------ Quoted passage ------
Investments in unproved properties, including capitalized interest costs, are also assessed periodically to ascertain whether impairment has occurred. Our evaluation of impairment of unproved properties incorporates our expectations of developing unproved properties given current and forward-looking economic conditions and commodity prices. As of March 31, 2009, we did not record an impairment related to unproved properties, as we believe we will be able to successfully develop these properties in the future.
Reduced Commodity Prices May Impact Our Ability to Produce Economically
Significant or extended price declines may adversely affect the amount of oil and natural gas that we can produce economically. A reduction in production could result in a shortfall in our expected cash flows and require us to reduce our capital spending or borrow funds to cover any such shortfall. Any of these factors could negatively impact our ability to replace our production and our future rate of growth.
------ Records shown ------
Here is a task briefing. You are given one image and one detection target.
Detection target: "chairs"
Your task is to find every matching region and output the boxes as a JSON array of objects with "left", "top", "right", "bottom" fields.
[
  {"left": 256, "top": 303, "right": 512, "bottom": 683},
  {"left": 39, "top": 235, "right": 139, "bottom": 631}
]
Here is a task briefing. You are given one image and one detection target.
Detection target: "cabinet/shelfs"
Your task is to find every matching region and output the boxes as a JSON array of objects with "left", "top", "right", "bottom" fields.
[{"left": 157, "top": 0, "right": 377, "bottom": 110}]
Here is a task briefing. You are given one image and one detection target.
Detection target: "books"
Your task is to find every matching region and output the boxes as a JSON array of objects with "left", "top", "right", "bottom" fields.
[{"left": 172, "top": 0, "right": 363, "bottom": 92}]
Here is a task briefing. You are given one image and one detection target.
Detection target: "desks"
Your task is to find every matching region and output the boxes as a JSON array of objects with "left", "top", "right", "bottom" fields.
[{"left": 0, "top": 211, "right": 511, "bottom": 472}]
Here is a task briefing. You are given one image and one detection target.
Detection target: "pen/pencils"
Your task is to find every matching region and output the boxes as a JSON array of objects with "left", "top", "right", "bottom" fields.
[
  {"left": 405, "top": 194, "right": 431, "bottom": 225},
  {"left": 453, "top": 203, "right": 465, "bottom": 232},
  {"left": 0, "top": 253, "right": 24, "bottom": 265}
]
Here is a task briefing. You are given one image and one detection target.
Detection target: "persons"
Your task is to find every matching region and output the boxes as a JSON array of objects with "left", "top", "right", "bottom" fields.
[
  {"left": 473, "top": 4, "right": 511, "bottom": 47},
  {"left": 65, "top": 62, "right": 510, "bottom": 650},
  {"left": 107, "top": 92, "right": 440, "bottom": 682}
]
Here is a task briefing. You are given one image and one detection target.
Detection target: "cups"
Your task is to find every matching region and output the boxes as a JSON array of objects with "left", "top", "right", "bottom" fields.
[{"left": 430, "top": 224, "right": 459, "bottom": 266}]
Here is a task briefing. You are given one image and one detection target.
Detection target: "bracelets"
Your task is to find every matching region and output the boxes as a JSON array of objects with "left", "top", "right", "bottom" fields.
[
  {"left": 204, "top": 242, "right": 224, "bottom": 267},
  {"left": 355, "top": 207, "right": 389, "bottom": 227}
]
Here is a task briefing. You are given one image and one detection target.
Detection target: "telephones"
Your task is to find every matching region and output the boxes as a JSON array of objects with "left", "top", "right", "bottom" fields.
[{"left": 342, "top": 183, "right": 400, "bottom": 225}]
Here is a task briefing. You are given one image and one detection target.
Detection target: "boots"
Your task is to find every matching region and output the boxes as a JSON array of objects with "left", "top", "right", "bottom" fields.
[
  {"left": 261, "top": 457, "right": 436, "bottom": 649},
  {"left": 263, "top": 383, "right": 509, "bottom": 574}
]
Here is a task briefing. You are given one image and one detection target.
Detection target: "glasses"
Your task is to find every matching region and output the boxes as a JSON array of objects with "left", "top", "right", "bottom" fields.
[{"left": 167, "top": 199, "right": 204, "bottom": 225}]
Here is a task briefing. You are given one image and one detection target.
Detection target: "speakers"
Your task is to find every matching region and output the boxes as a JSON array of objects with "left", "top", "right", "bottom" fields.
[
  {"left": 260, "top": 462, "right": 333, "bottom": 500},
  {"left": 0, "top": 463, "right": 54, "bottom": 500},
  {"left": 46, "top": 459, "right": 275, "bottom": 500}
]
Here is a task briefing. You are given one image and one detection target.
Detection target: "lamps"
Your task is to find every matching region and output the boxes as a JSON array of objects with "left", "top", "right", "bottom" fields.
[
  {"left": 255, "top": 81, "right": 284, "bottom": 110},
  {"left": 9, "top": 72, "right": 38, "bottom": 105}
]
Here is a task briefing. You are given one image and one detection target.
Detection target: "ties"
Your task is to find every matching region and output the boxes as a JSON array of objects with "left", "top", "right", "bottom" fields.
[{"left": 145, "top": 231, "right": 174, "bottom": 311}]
------
Your goal:
Using the passage on unproved properties and commodity prices, say whether each statement agrees with it (yes or no), and quote the deciding words. 1. An impairment on unproved properties was recorded as of March 31, 2009. 2. Capitalized interest costs are included in the investments in unproved properties that get assessed for impairment. 3. A drop in production could force reduced capital spending or borrowing. The items aren't needed for this work.

Written reply:
1. No: "As of March 31, 2009, we did not record an impairment related to unproved properties"
2. Yes: "Investments in unproved properties, including capitalized interest costs, are also assessed periodically to ascertain whether impairment has occurred"
3. Yes: "A reduction in production could result in a shortfall in our expected cash flows and require us to reduce our capital spending or borrow funds to cover any such shortfall"